Today, only limited types of specified domestic transactions are covered under Section 92BA.
Key Takeaways
Here’s a quick summary in points:
- Section 92BA deals with specified domestic transactions between related Indian entities.
- It applies when total transactions exceed ₹20 crore.
- Companies must maintain records and get a transfer pricing report (Form 3CEB).
- The goal is to ensure fair taxation and prevent manipulation of profits.
- Arm’s Length Price is an important concept under this section.
- Some parts of Section 92BA were deleted in 2017 to make compliance easier.
Conclusion
Section 92BA of the Income Tax Act is all about making sure that big business transactions within India happen at fair market prices. It prevents companies from shifting profits to related parties to save taxes.
If you are a business owner and your company does large transactions with related companies or units, you must understand Section 92BA. Keeping proper records and following transfer pricing rules will save you from penalties and audits.
Always consult a tax expert or a Chartered Accountant to stay compliant and avoid trouble with tax authorities!
Also Read:
- Income Tax Act eBook
- What is Income Tax Act?
- Income Tax Act 1961 – Explained
- Understanding Tax Invoices
Frequently Asked Questions
What is Section 92BA of Income Tax Act?
Section 92BA talks about certain big transactions between related companies in India. These transactions must follow special rules to make sure the prices are fair and taxes are correctly paid. It mainly applies to specified domestic transactions over a certain limit.

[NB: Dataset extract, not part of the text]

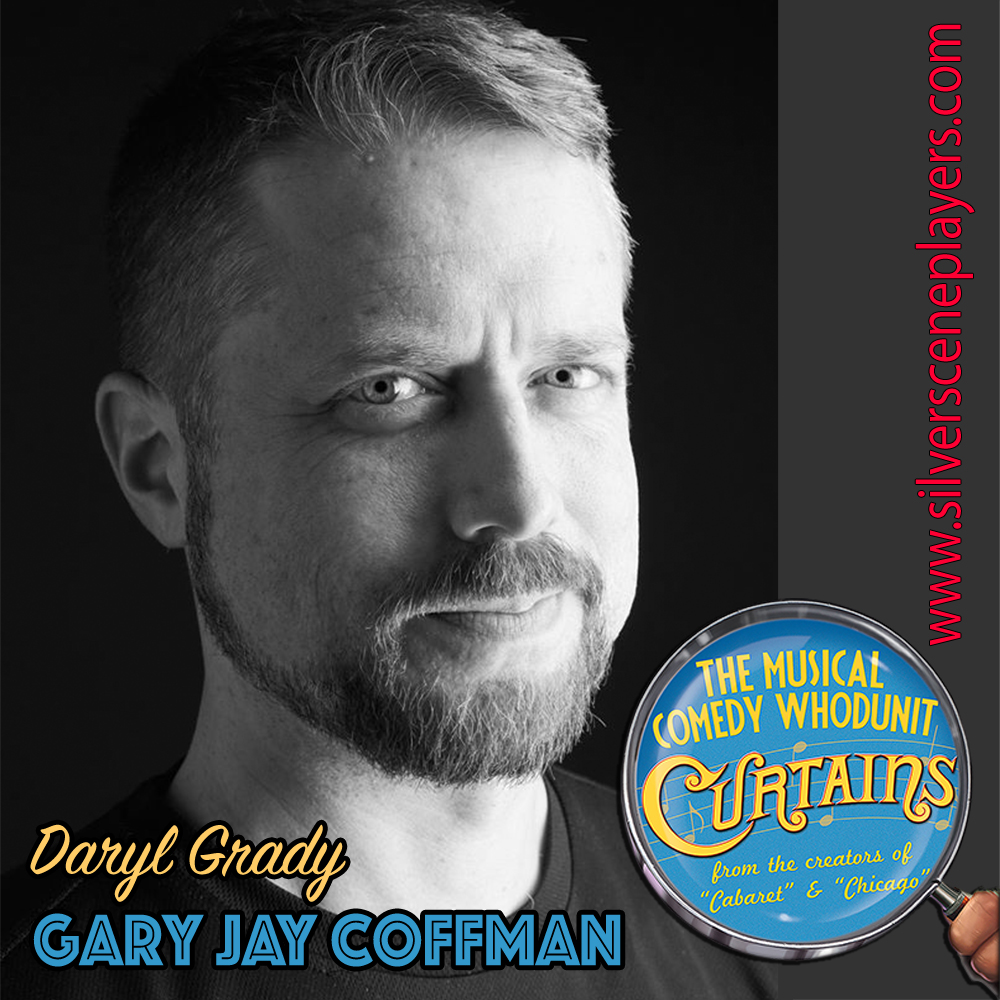 Gary "Jay" Coffman as Daryl Grady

What are Specified Domestic Transactions (SDT)?
Specified Domestic Transactions (SDT) are large value transactions between related Indian companies. These include buying or selling goods, services, or making payments where special tax deductions are involved. SDTs must be done at fair market prices to ensure proper tax is paid.
What is the threshold limit under Section 92BA?
The threshold limit under Section 92BA is ₹20 crore. If the total value of specified domestic transactions in a financial year is more than ₹20 crore, then the company must follow transfer pricing rules and submit a special report to the Income Tax Department.
What is an Arm’s Length Price in simple words?
An Arm’s Length Price is the price two unrelated companies would agree on in a fair, open market. Related companies must use this fair price when they buy, sell, or exchange goods or services. It ensures that no company pays less tax by setting fake prices.
Is Section 92BA still fully applicable today?
Some parts of Section 92BA have been removed to make things easier for businesses. For example, payments to related persons are no longer included. But large transactions between related companies are still covered if they cross ₹20 crore, and proper documentation is still required.